Some might argue that he puts too much faith in his faith, in concert with gut instinct, in order to decide on policy, vis-à-vis a cynical and dangerous world. However, when there is too often no good options available--such as to stay or withdraw from Iraq--it would seem that the best option is to make decisions that will create the environment within which, on little more than faith, time and others' efforts and willingness to serve/sacrifice, there may possibly be a good outcome. Whether the good outcome is the result of 'because of', or 'in spite of', is always the $64,000 question, to which history seldom provides a reliable answer.

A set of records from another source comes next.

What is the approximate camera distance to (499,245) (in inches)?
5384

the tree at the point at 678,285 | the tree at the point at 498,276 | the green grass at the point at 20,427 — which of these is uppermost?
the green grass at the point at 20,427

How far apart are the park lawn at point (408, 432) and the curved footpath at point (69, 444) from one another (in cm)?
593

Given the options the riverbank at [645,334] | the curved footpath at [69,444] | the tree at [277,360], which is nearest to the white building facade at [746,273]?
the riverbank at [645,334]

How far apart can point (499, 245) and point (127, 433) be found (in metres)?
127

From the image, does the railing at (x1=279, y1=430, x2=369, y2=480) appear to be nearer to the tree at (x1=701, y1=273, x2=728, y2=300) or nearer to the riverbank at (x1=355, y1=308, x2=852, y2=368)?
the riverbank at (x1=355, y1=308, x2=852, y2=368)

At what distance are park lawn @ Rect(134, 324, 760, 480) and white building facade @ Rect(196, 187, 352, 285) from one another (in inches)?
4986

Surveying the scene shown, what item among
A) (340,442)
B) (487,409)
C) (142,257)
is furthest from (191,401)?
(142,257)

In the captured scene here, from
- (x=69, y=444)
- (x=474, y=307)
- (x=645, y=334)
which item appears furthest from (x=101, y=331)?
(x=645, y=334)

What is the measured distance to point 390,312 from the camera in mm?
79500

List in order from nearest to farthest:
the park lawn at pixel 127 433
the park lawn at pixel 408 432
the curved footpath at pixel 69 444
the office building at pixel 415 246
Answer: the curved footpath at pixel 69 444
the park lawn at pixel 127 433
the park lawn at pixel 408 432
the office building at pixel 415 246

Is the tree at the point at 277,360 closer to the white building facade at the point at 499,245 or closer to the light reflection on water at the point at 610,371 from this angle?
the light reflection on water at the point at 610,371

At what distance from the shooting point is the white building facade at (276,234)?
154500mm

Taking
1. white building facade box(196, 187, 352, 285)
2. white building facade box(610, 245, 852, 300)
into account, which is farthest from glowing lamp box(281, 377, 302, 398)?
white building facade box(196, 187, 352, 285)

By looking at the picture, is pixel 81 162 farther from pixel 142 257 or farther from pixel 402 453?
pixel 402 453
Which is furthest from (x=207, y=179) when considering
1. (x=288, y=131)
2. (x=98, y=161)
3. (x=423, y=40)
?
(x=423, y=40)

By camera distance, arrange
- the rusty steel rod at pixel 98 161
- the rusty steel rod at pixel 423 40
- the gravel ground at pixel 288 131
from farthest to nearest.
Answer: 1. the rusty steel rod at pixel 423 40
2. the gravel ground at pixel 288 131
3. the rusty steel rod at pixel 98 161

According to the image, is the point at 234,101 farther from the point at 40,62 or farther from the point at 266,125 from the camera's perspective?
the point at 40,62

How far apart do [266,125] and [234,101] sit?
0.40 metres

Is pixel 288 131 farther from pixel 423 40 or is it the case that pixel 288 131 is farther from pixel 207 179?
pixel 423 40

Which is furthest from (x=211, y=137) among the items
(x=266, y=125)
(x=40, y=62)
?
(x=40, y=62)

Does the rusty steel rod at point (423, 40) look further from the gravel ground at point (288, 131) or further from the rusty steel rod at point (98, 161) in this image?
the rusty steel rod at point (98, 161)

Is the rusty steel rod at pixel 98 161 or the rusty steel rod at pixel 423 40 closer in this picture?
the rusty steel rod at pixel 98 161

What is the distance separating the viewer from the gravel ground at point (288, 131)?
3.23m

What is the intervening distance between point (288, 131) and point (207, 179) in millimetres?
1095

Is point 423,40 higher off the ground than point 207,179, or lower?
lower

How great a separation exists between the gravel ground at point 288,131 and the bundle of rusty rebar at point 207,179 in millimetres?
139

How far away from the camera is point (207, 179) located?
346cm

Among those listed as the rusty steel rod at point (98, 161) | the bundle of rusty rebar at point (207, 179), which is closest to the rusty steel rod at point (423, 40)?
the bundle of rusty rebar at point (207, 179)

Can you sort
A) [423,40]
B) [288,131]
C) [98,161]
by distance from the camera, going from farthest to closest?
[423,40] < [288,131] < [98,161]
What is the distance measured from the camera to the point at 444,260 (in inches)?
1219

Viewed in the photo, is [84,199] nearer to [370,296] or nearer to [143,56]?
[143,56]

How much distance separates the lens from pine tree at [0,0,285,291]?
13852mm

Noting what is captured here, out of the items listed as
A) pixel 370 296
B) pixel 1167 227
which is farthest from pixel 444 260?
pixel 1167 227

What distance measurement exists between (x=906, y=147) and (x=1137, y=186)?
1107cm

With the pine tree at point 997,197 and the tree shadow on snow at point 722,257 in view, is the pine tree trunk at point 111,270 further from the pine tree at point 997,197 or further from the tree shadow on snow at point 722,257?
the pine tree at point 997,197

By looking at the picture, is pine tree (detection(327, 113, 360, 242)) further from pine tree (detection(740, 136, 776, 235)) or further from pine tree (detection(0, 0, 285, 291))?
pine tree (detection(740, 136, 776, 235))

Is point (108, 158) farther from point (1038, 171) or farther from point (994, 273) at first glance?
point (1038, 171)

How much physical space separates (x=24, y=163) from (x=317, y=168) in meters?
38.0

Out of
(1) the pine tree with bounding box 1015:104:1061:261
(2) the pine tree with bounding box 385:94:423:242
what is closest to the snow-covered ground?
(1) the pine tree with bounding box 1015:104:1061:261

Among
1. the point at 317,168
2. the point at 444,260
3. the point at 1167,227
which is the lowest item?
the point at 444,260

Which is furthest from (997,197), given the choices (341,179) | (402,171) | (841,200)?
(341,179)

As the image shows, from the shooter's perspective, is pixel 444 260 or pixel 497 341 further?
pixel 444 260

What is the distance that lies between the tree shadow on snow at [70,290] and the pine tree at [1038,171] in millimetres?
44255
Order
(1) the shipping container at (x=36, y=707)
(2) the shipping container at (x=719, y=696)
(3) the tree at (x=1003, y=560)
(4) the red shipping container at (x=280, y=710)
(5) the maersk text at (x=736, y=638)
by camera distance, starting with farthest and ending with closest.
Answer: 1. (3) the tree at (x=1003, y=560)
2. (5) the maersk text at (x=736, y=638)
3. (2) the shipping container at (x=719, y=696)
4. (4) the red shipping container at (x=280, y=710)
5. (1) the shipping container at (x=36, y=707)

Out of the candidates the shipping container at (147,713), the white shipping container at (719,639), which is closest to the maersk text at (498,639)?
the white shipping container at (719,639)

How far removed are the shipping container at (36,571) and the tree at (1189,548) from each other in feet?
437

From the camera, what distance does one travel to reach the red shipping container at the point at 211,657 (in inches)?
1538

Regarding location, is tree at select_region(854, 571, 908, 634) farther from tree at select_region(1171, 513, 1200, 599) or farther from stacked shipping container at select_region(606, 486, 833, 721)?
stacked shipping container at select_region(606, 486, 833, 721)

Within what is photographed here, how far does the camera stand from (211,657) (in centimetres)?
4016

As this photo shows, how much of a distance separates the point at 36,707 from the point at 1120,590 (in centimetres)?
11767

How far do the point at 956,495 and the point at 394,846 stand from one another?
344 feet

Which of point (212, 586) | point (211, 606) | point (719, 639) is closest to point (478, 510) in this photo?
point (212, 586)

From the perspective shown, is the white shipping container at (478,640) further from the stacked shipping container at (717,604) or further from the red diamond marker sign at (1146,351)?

As Professor Colin S. Gray has pointed out, in Another Bloody Century -- Future Warfare: We cannot know the future of warfare, but the past is a good guide. So, with that in mind, how history will treat the Bush Presidency is likely to be no more conclusive than the official history of FDR in contrast to that of John T. Flynn's The Roosevelt Myth. Or the official history of Abraham Lincoln in contrast to that of Thomas J. DiLorenzo's The Real Lincoln. Thus, President George W. Bush will have content himself with knowing that he made history, and have faith in his own conclusions about his decisions. Decisions that are very much more influenced/constrained by others, within and without the administration, than I hitherto thought.

There is a good amount of humour in this book. One example, from many, is when Hank Paulson's mother broke down in tears, when she was informed that Hank had--in her view--given himself over to the Dark Side, because Hank had agreed to join the Bush cabinet :-)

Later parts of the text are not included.